Coating is not used on buccal, sublingual, chewable, effervescent, or dispersible tablets to avoid any delay in drug release due to the time required for the rupture or dissolution of the coating material.
7. Enteric coated tablets
GI fluid pH increases progressively from acidic to basic from the stomach through the intestines to the colon. The changes in GI pH can be utilized to release a drug at a particular physiological location in the GI tract. In particular, oral solid dosage forms can be coated with a polymer that is insoluble at the acidic stomach pH and soluble at basic intestinal pH. Such polymers are known as enteric polymers and such coatings are termed enteric coatings.
Enteric-coated tablets are the tablets coated with enteric polymers. Complete coating of the tablet with these polymers allows the polymer to form a barrier between the core of the tablet and the surrounding aqueous medium. Thus, the enteric-coated tablet remains insoluble in the low pH environment of the stomach, but dissolves readily on passage into the small intestine with its elevated pH.

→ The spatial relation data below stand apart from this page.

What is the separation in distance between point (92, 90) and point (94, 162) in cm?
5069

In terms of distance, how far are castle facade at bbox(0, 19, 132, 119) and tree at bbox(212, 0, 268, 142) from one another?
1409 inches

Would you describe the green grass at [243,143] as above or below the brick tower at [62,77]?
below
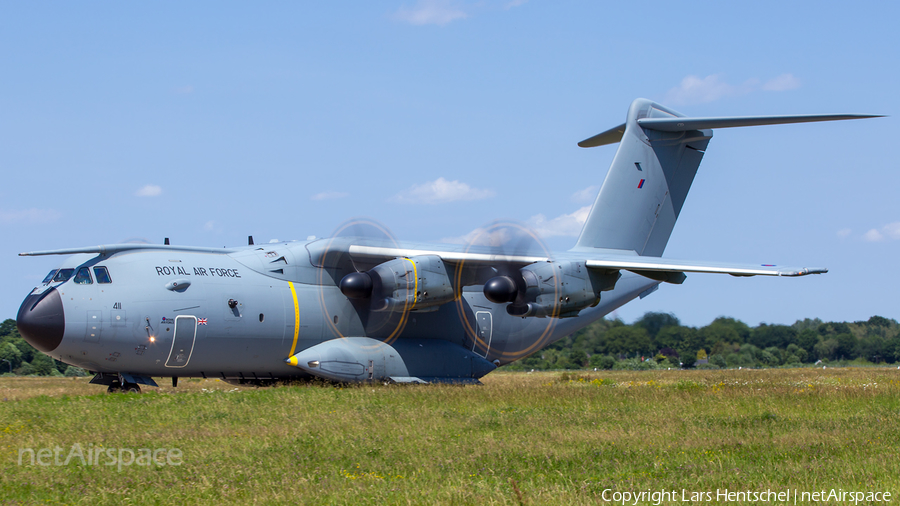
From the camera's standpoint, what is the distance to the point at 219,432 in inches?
377

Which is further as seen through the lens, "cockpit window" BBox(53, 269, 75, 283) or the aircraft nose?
"cockpit window" BBox(53, 269, 75, 283)

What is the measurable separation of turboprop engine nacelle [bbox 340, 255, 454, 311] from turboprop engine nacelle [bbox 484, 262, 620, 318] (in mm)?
971

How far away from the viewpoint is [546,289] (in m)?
15.6

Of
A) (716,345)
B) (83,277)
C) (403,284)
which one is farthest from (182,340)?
(716,345)

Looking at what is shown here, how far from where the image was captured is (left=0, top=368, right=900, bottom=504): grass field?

Enteric coating is used to minimize irritation of the gastric mucosa by certain drugs and/or protect sensitive drugs against decomposition in the acidic environment of the stomach. For example, aspirin produces less gastric bleeding when formulated as enteric-coated sustained-release (SR) tablets than conventional immediate release dosage forms.
8. Immediate release tablets
Most tablets (discussed earlier) are immediate release (IR) tablets, that is, they make all the drugs available to the dissolution medium immediately on coming in contact with the aqueous medium. The drug dissolves at a rate determined by the composition of the dissolution medium (such as pH) and physicochemical properties of the drug (such as solubility and particle size).
9. Controlled release tablets
In contrast to the IR tablets, certain dosage forms, such as controlled-release (CR) or extended-release (XR) tablets, are designed to control or extend, respectively, the rate at which drug dissolves in the aqueous medium. Thus, CR tablets reduce the rate of drug release to a slow, controlled rate, which is typically zero order. XR tablets, on the other hand, extend the duration of drug release by slowing down the rate of drug release but may not have control on the rate (i.e., may not provide zero-order kinetics of drug release).
CR or XR tablets are sometimes also called SR tablets. CR tablets can reduce dosing frequency, increase patient compliance, and may reduce side effects of certain drugs. The rate-controlling feature of the CR tablets could be either the matrix or the film coating. Coformulating or mixing drugs with water-insoluble polymers prepare matrix tablets. A slow dissolving polymer matrix, such as high molecular weight HPMC, can be used to prepare SR tablets of highly water-soluble drugs.
On coming in contact with the aqueous dissolution medium, the core tablet dissolves by surface erosion, and the rate of surface erosion is controlled by the rate of dissolution of the polymer matrix. For example, metformin hydrochloride XR tablets (Glucophage XR tablets®) are matrix tablets.